** Spatial reasoning question data **

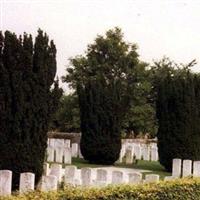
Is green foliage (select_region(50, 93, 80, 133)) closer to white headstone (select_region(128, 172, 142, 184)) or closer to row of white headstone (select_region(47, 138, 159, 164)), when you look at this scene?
row of white headstone (select_region(47, 138, 159, 164))

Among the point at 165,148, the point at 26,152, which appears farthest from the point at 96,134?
the point at 26,152

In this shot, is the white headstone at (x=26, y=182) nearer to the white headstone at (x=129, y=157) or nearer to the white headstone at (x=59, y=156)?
the white headstone at (x=59, y=156)

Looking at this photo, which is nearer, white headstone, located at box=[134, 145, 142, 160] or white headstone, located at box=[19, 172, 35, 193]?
white headstone, located at box=[19, 172, 35, 193]

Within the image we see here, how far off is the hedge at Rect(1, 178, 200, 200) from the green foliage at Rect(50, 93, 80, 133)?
2412 centimetres

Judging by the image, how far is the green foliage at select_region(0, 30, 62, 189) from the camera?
37.3 feet

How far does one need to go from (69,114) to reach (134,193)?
26.8 metres

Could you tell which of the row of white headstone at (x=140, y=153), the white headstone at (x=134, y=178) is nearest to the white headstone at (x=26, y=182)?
the white headstone at (x=134, y=178)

** GIVEN PROBLEM **
Could you rewrite every line of the items above as one numbered list, skipping the blank lines and leaving out the pictures?

** RESULT **
1. Is green foliage (select_region(50, 93, 80, 133)) closer to white headstone (select_region(128, 172, 142, 184)) or closer to row of white headstone (select_region(47, 138, 159, 164)), when you look at this scene?
2. row of white headstone (select_region(47, 138, 159, 164))
3. Among the point at 165,148, the point at 26,152, which appears farthest from the point at 96,134?
4. the point at 26,152
5. In this shot, is the white headstone at (x=26, y=182) nearer to the white headstone at (x=129, y=157) or nearer to the white headstone at (x=59, y=156)?
6. the white headstone at (x=59, y=156)
7. Looking at this photo, which is nearer, white headstone, located at box=[134, 145, 142, 160] or white headstone, located at box=[19, 172, 35, 193]?
8. white headstone, located at box=[19, 172, 35, 193]
9. Within the image we see here, how far off is the hedge at Rect(1, 178, 200, 200) from the green foliage at Rect(50, 93, 80, 133)?
10. 2412 centimetres
11. Judging by the image, how far is the green foliage at select_region(0, 30, 62, 189) from the camera?
12. 37.3 feet
13. How far does one need to go from (69,114) to reach (134,193)?
14. 26.8 metres
15. Could you tell which of the row of white headstone at (x=140, y=153), the white headstone at (x=134, y=178) is nearest to the white headstone at (x=26, y=182)?
16. the white headstone at (x=134, y=178)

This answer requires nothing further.